6. Shared Print initiatives at OCLC

  • Mr. Valentini from OCLC then presented on OCLC’s initiative regarding Shared Print.  The presentation will be posted on the portal.  In summary:
    • SCS + GreenGlass is 1st piece to the puzzle;
    • 2nd piece is registering the retention commitment into WorldCat.  This capability is due at OCLC in 2017.
    • 3rd piece is Discovery / Access of that retention commitment information.

7. BIBFRAME, link data and implications for libraries

8. Review of the OCAC Charter

  • Ms.
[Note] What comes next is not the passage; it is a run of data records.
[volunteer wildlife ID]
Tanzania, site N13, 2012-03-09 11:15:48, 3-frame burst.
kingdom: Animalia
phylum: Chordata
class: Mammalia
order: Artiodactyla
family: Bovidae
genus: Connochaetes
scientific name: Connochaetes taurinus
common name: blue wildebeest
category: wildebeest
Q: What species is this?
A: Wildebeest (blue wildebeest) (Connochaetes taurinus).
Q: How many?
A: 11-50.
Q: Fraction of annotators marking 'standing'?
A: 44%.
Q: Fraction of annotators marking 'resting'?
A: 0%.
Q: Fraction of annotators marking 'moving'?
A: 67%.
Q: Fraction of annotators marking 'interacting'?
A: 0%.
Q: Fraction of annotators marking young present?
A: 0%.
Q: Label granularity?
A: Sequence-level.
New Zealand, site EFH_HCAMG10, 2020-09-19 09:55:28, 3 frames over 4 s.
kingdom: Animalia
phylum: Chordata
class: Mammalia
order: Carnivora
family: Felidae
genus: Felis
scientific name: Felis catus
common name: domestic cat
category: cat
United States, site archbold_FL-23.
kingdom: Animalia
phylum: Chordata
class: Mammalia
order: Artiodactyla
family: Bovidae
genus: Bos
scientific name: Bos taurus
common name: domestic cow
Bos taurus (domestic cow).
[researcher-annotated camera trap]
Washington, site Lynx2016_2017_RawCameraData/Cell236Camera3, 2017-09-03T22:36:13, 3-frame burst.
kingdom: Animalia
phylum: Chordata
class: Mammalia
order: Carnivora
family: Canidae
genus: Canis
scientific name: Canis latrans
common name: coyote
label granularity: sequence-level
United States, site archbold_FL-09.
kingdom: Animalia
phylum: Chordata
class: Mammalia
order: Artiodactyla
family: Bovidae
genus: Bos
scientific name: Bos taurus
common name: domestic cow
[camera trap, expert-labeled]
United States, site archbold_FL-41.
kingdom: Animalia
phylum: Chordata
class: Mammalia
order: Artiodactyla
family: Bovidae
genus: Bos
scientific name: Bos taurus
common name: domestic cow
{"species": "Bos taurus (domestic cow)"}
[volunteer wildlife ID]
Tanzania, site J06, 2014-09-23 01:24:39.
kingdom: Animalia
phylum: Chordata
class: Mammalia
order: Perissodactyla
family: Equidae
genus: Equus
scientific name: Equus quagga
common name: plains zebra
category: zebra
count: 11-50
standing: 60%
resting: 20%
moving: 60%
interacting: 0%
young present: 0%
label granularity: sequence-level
Lefebvre indicated being appreciative of staying on OCAC assuming she does not infringe any “policies” once on the OCLC Board of Trustees.
  • No changes are required at this time.

9. Future Member Forums in Canada and OCLC Canada Symposium

  • A discussion took place and it is proposed that OCAC next in person meeting be around the future ARC meeting if something is scheduled for fall 2017 and not at OCLC.
  • If OCAC does this, OCLC Canada could then plan for a member forum on its own in early 2018.  Cities for that next forum for considerations should be: Montréal, Ottawa, Edmonton and Calgary.

10. Other business

11. Next meeting

  • Mr. Boivin will send a “Doodle” for the Spring Conference Call and the fall meeting if dates for ARC are now early in January.